Pharaoh standing or Pharaoh sitting—he was ever a glorious figure. There flexed a visible strength beneath the bracelets of his arms. His eye was direct and steady. Unlike others, his loincloth was pleated and bound by a broad belt and a metal buckle engraved with his name; from the back hung a bull’s tail, from the front an apron. Now, in preparation for the audience with these Shasu, he donned a blue helmet decorated with the sacred asp at the brow and two streamers hanging behind.
He sat down in his golden chair.
His lion came and lay beside him, tethered at the foot and peering into the blue distance.
Then the nomads were brought forward, fierce-eyed men of goatsmell and grizzled beards and robes of a woven wool. Uncut hair. He recognized the class. Even Egypt had become infested with them.
They bowed low before him.
He said, “What do you have to say?”
They rose up and in fawning voices said that their families were caught in the clutches of the Hittite king—but that king himself, the Fallen One of Hatti, was hiding in Aleppo, terrified of the Egyptian armies coming to engage him.
“Shasu,” said Pharaoh, gazing at them with eyes like javelins. “You are Shasu.”
“So we are called.”
Pharaoh touched a short stick which lay across his knees and said, “Why should I believe you?”
They fell on their faces before him and whined, “For the sake of our children!”
Such abject selfishness is characteristic of this rank of human. Pharaoh, therefore, believed them.
He commanded the Amun Division to set up camp in the safety of this place and wait until the other three divisions should ford the river and join them. Even Re, the second division, was a long day’s march downriver, busy about its crossing.
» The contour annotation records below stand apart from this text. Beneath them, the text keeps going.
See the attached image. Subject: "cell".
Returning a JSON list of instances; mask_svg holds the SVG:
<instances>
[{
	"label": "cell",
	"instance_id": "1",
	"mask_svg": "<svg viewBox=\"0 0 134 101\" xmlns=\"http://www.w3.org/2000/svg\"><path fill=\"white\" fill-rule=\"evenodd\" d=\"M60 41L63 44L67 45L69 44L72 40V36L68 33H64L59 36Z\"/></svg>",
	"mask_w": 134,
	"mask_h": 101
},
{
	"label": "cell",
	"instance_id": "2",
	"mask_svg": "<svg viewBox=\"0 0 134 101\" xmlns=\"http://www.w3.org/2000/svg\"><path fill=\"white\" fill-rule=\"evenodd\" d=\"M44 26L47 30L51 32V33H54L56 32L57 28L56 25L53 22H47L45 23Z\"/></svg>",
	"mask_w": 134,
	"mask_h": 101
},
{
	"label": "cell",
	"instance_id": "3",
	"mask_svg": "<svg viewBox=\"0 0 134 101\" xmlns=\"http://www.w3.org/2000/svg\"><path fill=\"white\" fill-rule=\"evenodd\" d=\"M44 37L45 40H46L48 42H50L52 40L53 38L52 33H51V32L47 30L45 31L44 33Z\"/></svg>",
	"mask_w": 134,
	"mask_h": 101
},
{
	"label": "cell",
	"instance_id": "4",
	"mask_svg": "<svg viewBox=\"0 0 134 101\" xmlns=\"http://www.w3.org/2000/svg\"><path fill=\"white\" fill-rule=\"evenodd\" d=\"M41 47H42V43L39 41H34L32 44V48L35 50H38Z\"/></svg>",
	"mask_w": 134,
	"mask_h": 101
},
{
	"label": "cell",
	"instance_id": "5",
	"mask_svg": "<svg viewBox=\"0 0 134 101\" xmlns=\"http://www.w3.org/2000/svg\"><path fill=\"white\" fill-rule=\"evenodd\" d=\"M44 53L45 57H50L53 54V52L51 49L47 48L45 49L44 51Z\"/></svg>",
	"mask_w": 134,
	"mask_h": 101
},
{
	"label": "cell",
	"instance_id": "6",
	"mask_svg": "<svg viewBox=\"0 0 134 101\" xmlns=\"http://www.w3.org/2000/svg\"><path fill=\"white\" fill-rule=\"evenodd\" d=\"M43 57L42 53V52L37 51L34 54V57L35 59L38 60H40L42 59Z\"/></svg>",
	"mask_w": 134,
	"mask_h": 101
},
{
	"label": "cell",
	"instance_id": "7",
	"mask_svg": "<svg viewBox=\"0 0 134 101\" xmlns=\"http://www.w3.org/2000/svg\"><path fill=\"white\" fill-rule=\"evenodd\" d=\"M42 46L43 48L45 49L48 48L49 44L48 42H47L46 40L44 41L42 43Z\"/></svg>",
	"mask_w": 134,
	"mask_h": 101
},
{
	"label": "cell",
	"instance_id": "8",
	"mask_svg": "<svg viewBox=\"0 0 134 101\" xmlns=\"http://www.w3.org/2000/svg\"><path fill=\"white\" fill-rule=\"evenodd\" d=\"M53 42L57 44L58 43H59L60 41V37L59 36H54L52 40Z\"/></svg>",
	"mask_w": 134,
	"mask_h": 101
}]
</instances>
So the soldiers erected a square wall of shields upon the plain. The king’s tent was set in the center. Oxen carts filled with provisions w
ere gathered in; huts were built for the officers; stoves and stools and mats and basins lent a little comfort to these huts; and the soldiers themselves marked their personal areas with private bundles and weapons.
On the following day, while donkeys kicked their heels and rolled in the dust, while charioteers lay sound asleep in their chariots, a man came riding top speed from the south. His horse cleared the wall of shields in a single bound and thundered toward Pharaoh’s tent.
“Re!” cried the man, flinging himself from his mount and stumbling forward: “The soldiers of Re are dead!”
Even as Pharaoh strode toward this messenger, he felt the ground trembling beneath his foot. “Speak clearly,” he commanded.
The messenger wept, “The accursed Fallen One of Hatti had surrounded the second division in the night. He attacked us with the sunrise, and he comes behind me. King, he is upon you! Run!”
The Shasu had lied! They were spies after all.
But Pharaoh did not run.
Though the armies of the Hittites were thundering now into view, though his own soldiers exploded in panic, disordered and unready, the king swiftly grabbed his accouterments, donned his breastplate and helmet, slung a quiver over his shoulder and leaped into his chariot. He drove straight toward the Hittites, throwing up a cloud of yellow dust and drawing the best of his men behind, his personal bodyguard.
Riding at full gallop, Pharaoh tied the chariot reins to his belt, then began to release a hail of arrows upon the Fallen One of Hatti. The sheath at the side of his chariot was filled with javelins. These flew like raptor birds among the Hittites, killing two and three in a fall. Pharaoh was in his might! Pharaoh, unafraid, spread death around his hurtling chariot, opening a path through which his bodyguard followed, redoubling slaughter on every side.
The Hittites retreated before such courage. Like crocodiles they rushed belly-low back to the river. The Egyptian king charged them five times more, shining like his father Amon-Re. He set fire to the countryside.